Module 2 – Week 5: The Collaborative Mix

Reflecting on Classic Models for Graphic Design Working

Working in collaboration helps designers understand how inter-team members work together and their needs, pain points, and preferences. We can be in a better position to empathize and understand different viewpoints to ensure a seamless transition of deliverables. As designers, we focus on ensuring that our designs match the needs of users and solve their pain-points while keeping the business goals in mind. It is important for us to understand the bigger picture and not get stuck within the processes to find perfection in our design. Over the years, I’ve come to learn that designing collaboratively means putting your egos aside to make something that transcends the sum of its creators.

Working in collaboration with different internal teams gives designers the opportunity to understand exactly how they work together in sync to ensure the successful completion of the assignment at hand. Amongst the skills you should have to be a successful designer, understanding the functioning of inter-teams is an important one. Effective team collaboration can encourage peers to take complete ownership of their work and lead design deliverables. Designers can be motivated to take responsibilities and communicate their thought process independently to clients and stakeholders. 

One of the must-have soft skills for creative professionals is proper communication. Team collaborations can help designers be very constructive while communicating ideas, important decisions and sharing their thought process with peers. Thus, we can also ensure an encouraging environment during constructive design critique sessions. Working in sync with inter and intra-team members, help us empathize with their needs, involve them during important discussions, make us comfortable to reach out to each other for any assistance desired. A positive environment like this helps to instill trust in teams and build an amazing culture. Together, the contribution of a team is always more valuable than an individual contribution. Every successful project engagement is a result of an amazing team effort. Helping each other at work ensures that we all gain knowledge, become better day by day, grow by giving equal opportunity to everyone to lead and learn.

It is quite amazing to think that all the people working on the project work towards the same goal, irrespective of the team they belong to. When everyone has a common, unified goal, any vision can be achieved, and benefits can be distributed to the team members. Excellent team collaboration within internal and external teams can help to achieve revenue goals as well. In design studios, communication and collaboration between co-designers rely as much on different visual and physical aspects as they do on verbal aspects. During a typical collaborative design session, the type of information that is communicated between designers is multimodal, multisensory, ubiquitous and touches the artistic, emotional and experiential side of the designers’ thinking, in addition to their instrumental and practical reasoning. In order to better support designers’ work and to develop new collaborative technologies, we need to understand how collaborative practices of designers enable creativity in their everyday work. Moreover, in design studios, much of design work is collaborative and group-oriented and the physical nature of design studios can easily afford group-orientation and collaborations. Overall, the physical setting of the design studio is typically meant to emphasize and stimulate communication, collaboration and sharing. The spatial aspects of design studios promote a style of learning that is based on continuous dialogue, conversation and critiquing on each other’s work.

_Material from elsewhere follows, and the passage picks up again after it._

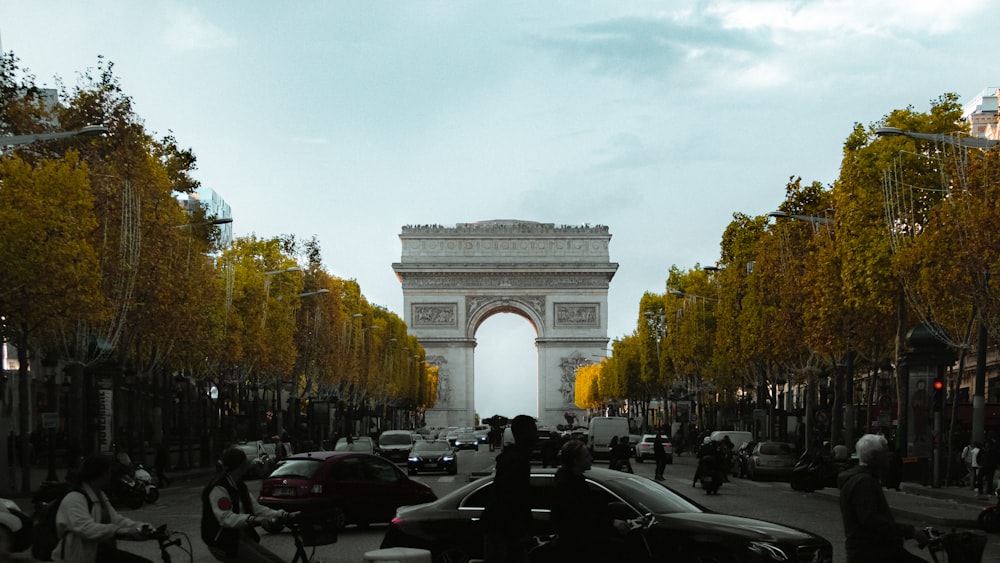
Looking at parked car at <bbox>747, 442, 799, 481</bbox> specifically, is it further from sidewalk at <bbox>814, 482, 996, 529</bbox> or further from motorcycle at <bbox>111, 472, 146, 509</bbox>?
motorcycle at <bbox>111, 472, 146, 509</bbox>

There are famous examples of collaborations in marketing between big brands. Both Uber and Spotify started as revolutionary apps, fulfilling problems that had plagued the industry for years. This collaboration made use of the fact that they were offering complementary services, allowing them to tap onto each other’s customer base at the same time. As they were both popular tech start-ups, the collaboration also generated a huge amount of hype in the tech world, giving them free publicity and media buzz. It introduced tons of uber users to Spotify, while providing Uber users with an even more personalised and unique experience and appeared on many best-of lists for collaborations.

To conclude, I believe that the key to great collaboration is building great relationships and ensuring the effective acquisition of soft skills for designers. This leads to synchronized team efforts and long-lasting trust and relationships between the company and the clients.

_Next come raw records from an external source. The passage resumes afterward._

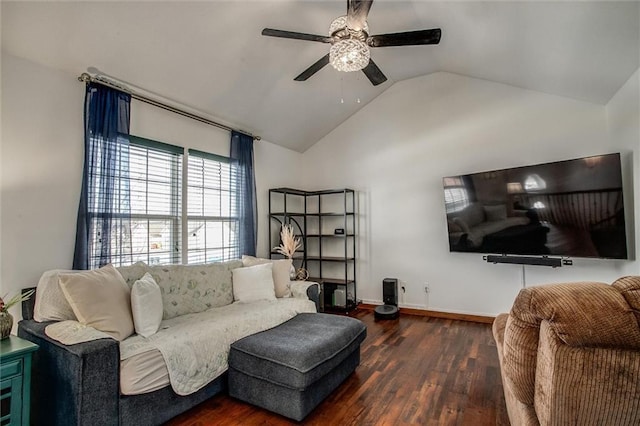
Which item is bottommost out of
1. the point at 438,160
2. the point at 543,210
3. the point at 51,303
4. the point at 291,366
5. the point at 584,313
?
the point at 291,366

Week 5 – Workshop Challenge

For this week’s challenge, I’ve decided to showcase a collaboration between a telecoms company, a rapper, and graffiti artists to launch a campaign targeted towards the youth segment. 

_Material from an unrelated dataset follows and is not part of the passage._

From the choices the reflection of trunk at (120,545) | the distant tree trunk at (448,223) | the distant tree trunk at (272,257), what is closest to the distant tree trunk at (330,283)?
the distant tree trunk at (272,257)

This specific campaign came to mind as I have worked for the Zain Account since 2007 for around 6 years with two different agencies. At that time, it was the top brand for the youth segment. The Zain brand is known for launching out of the box ideas and engaging with its youth segment. For this campaign (launched in Q1 2016), it collaborated with various artists to deliver on a powerful campaign that was the talk of town. The collaborations turned out to be a huge success and delivered on engaging the youth segment in various ways that were relevant and unconventional.